Après avoir approuvé les juges du fond qui ont considéré que les deux contrats appartenaient à un ensemble contractuel et étaient indivisibles (location et prestation de services), la Cour de cassation a censuré l’arrêt d’appel sur la question de la sanction (pourvoi n° 15-23.552).
Par un attendu très clair, la Cour régulatrice a tranché la question de la sanction en affirmant que « lorsque des contrats sont interdépendants, la résiliation de l’un quelconque d’entre eux entraîne la caducité, par voie de conséquence, des autres ».
Quant au second (qui est un arrêt de confirmation), son attendu est rédigé dans des termes proches : « Les contrats concomitants ou successifs qui s’inscrivent dans une opération incluant une location financière sont interdépendants et […] la résiliation de l’un quelconque d’entre eux entraîne la caducité, par voie de conséquence, des autres,… » (pourvoi n° 15-27.703).
On retiendra tout simplement que la caducité s’applique à tous les contrats interdépendants et indivisibles peu important qu’il y ait location financière ou non.
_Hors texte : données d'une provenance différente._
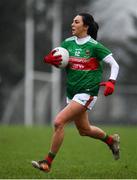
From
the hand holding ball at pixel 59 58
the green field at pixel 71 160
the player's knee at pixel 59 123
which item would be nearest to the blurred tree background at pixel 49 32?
the green field at pixel 71 160

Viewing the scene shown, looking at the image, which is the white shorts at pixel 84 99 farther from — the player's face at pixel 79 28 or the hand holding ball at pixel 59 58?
the player's face at pixel 79 28

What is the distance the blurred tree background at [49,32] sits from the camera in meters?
36.8

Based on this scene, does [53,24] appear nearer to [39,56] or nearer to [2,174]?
[39,56]

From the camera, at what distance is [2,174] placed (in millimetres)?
10164

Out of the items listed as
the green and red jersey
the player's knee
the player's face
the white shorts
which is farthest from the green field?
the player's face

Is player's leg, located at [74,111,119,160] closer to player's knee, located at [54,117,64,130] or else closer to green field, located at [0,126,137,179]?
green field, located at [0,126,137,179]

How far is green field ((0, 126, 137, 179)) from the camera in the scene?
10306 millimetres

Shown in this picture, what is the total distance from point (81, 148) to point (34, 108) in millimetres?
19320

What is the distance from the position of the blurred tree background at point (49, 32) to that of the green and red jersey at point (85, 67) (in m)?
26.0

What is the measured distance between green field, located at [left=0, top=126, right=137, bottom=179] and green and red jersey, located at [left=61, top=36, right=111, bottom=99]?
1.08 meters

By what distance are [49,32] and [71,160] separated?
24.3 metres

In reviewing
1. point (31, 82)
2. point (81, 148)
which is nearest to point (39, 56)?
point (31, 82)

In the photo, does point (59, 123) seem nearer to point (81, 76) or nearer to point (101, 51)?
point (81, 76)

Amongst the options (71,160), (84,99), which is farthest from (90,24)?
(71,160)
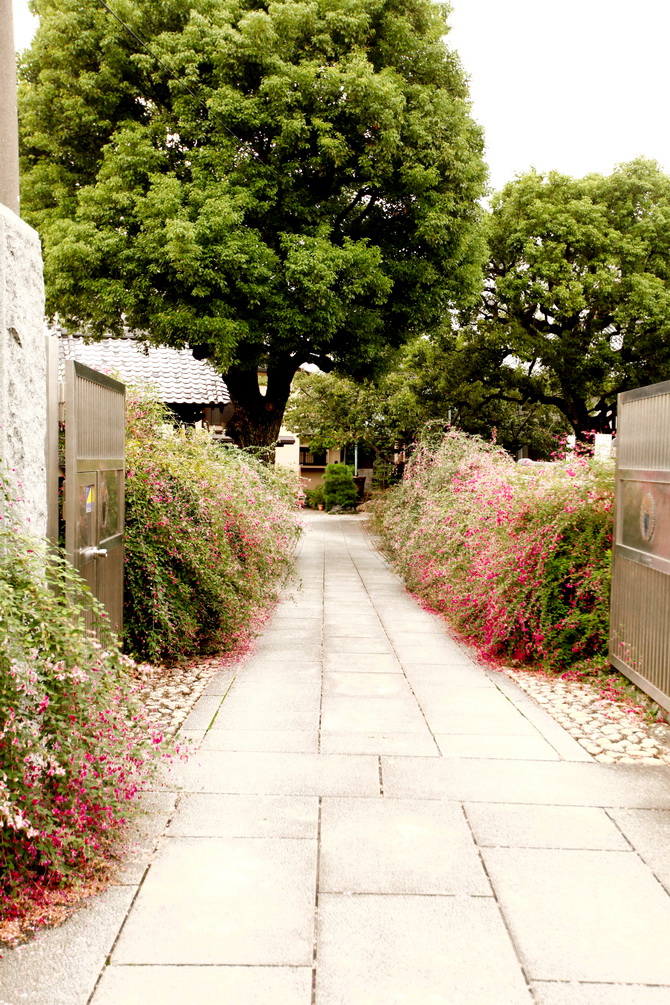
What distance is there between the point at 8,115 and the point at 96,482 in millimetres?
1992

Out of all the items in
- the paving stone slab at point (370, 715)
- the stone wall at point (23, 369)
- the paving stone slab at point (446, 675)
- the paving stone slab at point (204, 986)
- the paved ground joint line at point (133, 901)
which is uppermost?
the stone wall at point (23, 369)

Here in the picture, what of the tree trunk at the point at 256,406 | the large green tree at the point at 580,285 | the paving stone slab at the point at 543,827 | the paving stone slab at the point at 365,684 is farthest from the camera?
the large green tree at the point at 580,285

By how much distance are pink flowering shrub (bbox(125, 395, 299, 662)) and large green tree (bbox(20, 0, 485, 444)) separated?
5.18 m

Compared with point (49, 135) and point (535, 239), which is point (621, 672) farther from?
point (535, 239)

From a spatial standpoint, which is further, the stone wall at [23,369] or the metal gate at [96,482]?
the metal gate at [96,482]

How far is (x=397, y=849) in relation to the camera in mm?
3154

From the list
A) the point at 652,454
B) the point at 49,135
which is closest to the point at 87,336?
the point at 49,135

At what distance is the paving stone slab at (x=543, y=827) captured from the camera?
3.23 m

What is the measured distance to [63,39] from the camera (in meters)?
12.5

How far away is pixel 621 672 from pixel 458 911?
10.4ft

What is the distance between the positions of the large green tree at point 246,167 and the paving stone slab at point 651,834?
9.52 m

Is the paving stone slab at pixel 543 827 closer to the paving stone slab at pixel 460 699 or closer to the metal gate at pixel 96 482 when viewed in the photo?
the paving stone slab at pixel 460 699

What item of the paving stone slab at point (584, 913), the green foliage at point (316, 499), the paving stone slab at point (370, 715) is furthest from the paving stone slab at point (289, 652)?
the green foliage at point (316, 499)

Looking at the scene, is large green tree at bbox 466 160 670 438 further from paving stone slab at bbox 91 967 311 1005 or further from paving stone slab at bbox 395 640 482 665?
paving stone slab at bbox 91 967 311 1005
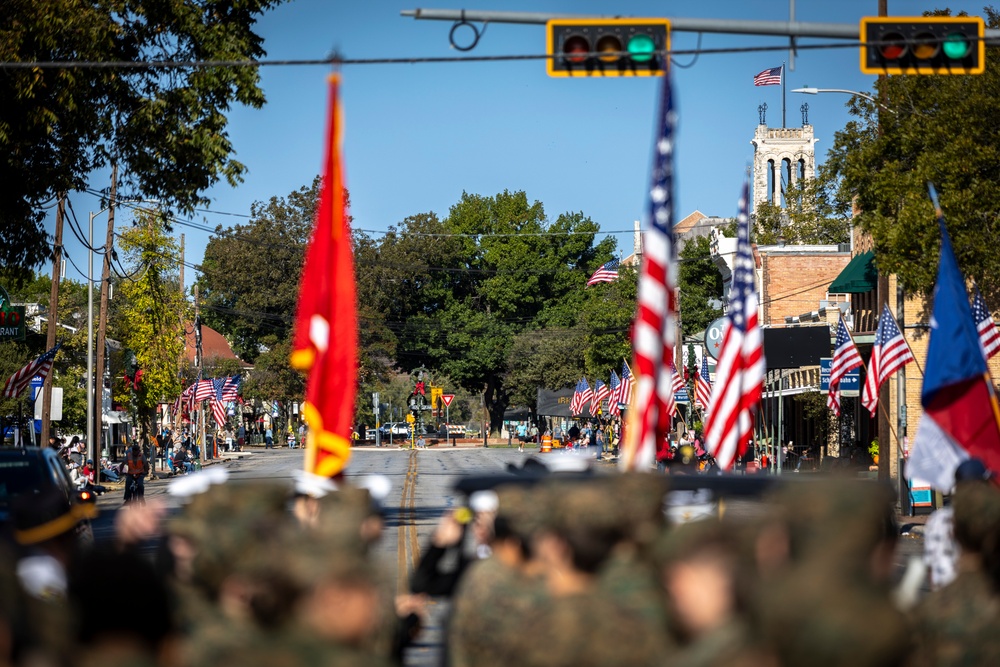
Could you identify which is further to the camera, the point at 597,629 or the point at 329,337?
the point at 329,337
La sanction de la caducité ne surprend pas. Le principe de la caducité a été affirmé avec la précision que l’anéantissement du contrat principal est un préalable nécessaire à la caducité du contrat de location financière [4]
Il en résulte que la caducité était une sanction d’origine prétorienne. En effet, aucune disposition du titre III du livre III de l’ancien Code civil ne l’envisageait ainsi. Les rédacteurs du Code civil de 1804 avaient prévu la nullité, l’exécution forcée, la résolution ou encore l’allocation de dommages et intérêts.
C’est avec l’ordonnance du 10 février 2016 portant réforme du droit des contrats que la caducité a été consacrée par le législateur. Cette réforme a introduit un nouvel article 1186 du Code civil qui a pris notamment en compte la jurisprudence relative à l’anéantissement en chaîne des contrats indivisibles et aux termes duquel lorsque l’exécution de plusieurs contrats est nécessaire à la réalisation d’une même opération et que l’un d’eux disparaît, sont caducs les contrats dont l’exécution est rendue impossible par cette disparition et ceux pour lesquels l’exécution du contrat disparu était une condition déterminante du consentement d’une partie [5].
II. La responsabilité du cocontractant à l’origine de la caducité
L’innovation de l’arrêt de la Chambre commerciale réside dans le fait qu’il a érigé une nouvelle responsabilité : celle de celui ou de celle à l’origine de la caducité.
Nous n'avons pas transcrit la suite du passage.